• [PAGE EXCERPT]
* * *
Uptime & HTTP Checks
How checks work
Every monitor check follows this sequence:
1. DNS resolution (measured separately)
2. TCP handshake
3. TLS handshake (HTTPS)
4. Send HTTP request
5. Read first byte (TTFB)
6. Read full response body
7. Keyword match (if configured)
8. Record: status code, total time, TTFB, TLS gradeAll timing phases are stored individually so you can diagnose where latency comes from.
Response time breakdown
| Phase | Metric | What it tells you |
|---|---|---|
| DNS | dns_ms | Slow → bad TTL, wrong resolver |
| TCP connect | connect_ms | Slow → server overload, routing |
| TLS | tls_ms | Slow → heavy cert chain, no session resumption |
| TTFB | ttfb_ms | Slow → slow app, no caching |
| Transfer | transfer_ms | Slow → large payload, no compression |
| Total | duration_ms | End-to-end user experience |
SSL / TLS grading
We grade SSL using the same methodology as SSL Labs:
| Grade | Criteria |
|---|---|
| A+ | TLS 1.3 only, HSTS, perfect forward secrecy, OCSP stapling |
| A | TLS 1.2+, strong ciphers, no known vulnerabilities |
| B | TLS 1.2+ but some weak ciphers or missing HSTS |
| C | Supports TLS 1.0 or weak DH parameters |
| F | Critical vulnerability (Heartbleed, POODLE, etc.) or expired cert |
⚠️
Certificates expiring in < 14 days trigger an alert regardless of grade.
Keyword monitoring
You can require a string to be present (or absent) in the response body:
Keyword: "status":"ok" → present
Keyword: "maintenance mode" → must be absentUseful for:
- Health check endpoints that return JSON
- Pages that should not show error messages
- Detecting when a WAF injects a block page
HTTP headers check
SecureCheap checks for the following security headers on every HTTP monitor:
| Header | Expected |
|---|---|
Strict-Transport-Security | max-age≥31536000 |
X-Content-Type-Options | nosniff |
X-Frame-Options | DENY or SAMEORIGIN |
Content-Security-Policy | Any value present |
Referrer-Policy | Any value present |
Missing headers contribute to your Security Score.
* * *
Quantitative chart reasoning data:

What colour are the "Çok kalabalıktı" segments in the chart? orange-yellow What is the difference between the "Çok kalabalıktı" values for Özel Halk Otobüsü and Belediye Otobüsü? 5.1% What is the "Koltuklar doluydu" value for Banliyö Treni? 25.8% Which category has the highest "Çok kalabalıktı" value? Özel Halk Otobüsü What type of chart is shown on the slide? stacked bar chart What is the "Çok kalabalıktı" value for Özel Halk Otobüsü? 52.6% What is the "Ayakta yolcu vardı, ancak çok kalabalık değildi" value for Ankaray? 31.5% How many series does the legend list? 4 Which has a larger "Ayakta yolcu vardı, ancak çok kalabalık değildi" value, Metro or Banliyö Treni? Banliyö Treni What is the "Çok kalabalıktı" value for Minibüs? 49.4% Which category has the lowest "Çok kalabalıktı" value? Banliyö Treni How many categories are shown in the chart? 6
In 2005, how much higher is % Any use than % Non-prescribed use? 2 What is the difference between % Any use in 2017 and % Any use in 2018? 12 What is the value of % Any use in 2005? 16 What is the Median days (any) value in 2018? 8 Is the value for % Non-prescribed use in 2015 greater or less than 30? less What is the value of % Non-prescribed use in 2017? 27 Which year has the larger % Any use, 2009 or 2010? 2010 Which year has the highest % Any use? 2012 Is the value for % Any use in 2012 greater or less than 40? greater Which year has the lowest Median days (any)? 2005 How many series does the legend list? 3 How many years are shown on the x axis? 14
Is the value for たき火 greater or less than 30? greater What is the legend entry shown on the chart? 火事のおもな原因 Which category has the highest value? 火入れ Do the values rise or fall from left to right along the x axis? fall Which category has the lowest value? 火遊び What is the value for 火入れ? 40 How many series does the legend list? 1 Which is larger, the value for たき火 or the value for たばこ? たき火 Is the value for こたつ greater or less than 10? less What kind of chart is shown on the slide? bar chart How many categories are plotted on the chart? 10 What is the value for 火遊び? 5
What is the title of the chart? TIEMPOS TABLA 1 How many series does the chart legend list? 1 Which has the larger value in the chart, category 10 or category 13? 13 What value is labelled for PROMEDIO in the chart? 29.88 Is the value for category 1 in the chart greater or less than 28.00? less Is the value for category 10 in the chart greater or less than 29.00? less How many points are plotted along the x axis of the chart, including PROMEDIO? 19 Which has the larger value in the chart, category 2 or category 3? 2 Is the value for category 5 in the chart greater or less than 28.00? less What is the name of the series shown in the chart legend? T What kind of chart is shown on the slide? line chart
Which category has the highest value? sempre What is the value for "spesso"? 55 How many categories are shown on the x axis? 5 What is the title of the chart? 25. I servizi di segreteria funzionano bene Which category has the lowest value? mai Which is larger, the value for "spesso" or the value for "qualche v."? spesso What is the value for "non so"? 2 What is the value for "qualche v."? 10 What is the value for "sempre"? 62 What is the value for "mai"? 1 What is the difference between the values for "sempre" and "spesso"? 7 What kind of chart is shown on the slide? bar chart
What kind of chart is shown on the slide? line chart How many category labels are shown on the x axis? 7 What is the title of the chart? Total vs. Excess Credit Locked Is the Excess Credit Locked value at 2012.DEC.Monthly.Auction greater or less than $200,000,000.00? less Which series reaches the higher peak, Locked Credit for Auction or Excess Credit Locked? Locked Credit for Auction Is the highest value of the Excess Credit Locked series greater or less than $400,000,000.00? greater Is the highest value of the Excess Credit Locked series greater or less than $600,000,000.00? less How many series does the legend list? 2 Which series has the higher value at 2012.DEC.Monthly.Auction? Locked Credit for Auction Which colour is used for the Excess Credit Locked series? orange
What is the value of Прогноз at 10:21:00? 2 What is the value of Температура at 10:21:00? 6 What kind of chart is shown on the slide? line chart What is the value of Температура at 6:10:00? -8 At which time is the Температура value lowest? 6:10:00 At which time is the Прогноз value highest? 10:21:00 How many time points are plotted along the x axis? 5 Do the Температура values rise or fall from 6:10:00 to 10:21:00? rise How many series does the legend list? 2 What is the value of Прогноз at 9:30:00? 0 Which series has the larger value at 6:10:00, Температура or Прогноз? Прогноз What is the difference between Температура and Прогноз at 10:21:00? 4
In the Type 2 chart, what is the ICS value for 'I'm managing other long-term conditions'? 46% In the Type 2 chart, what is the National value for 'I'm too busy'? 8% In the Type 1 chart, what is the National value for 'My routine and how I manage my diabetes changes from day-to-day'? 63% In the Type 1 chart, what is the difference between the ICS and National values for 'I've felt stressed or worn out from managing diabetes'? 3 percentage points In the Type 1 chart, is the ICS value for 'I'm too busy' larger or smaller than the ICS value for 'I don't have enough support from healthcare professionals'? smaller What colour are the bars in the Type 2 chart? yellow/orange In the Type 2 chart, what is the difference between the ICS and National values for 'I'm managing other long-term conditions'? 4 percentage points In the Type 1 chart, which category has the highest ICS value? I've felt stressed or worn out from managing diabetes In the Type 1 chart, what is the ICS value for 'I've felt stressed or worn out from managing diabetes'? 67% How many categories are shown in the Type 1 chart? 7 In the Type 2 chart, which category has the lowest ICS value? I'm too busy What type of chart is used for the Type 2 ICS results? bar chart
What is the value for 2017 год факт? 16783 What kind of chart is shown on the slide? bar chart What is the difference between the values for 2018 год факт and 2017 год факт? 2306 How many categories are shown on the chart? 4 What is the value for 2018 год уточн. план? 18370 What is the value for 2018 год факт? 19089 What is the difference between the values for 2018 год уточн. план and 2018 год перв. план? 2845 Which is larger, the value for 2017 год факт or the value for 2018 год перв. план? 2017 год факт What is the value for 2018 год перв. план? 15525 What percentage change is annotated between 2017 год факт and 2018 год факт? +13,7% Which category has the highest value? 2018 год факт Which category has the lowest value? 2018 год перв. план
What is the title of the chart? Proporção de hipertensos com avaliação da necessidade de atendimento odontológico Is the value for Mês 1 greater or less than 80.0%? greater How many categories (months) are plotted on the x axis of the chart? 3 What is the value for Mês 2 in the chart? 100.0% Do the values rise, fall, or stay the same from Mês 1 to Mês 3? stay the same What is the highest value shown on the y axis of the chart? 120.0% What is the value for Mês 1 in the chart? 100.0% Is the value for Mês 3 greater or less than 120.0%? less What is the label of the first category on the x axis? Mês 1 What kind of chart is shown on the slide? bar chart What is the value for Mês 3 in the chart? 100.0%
* * *
• [WHAT YOU WILL DO]
1 – Using only the uptime checks page, decide whether each statement agrees with it, and support each yes or no with the exact deciding words: (a) DNS resolution is measured separately from the other phases of a check. (b) A certificate triggers an alert only when it expires within 30 days. (c) X-Frame-Options is expected to be DENY and nothing else.
2 – Copy the uptime checks page from the words "4. Send HTTP" through the words "latency comes from.", switching "Keyword match" to "String match".

• [ANSWERS IN ORDER]
1 –
(a) Yes: "DNS resolution (measured separately)"
(b) No: "Certificates expiring in < 14 days trigger an alert regardless of grade."
(c) No: "DENY or SAMEORIGIN"

2 –
4. Send HTTP request
5. Read first byte (TTFB)
6. Read full response body
7. String match (if configured)
8. Record: status code, total time, TTFB, TLS gradeAll timing phases are stored individually so you can diagnose where latency comes from.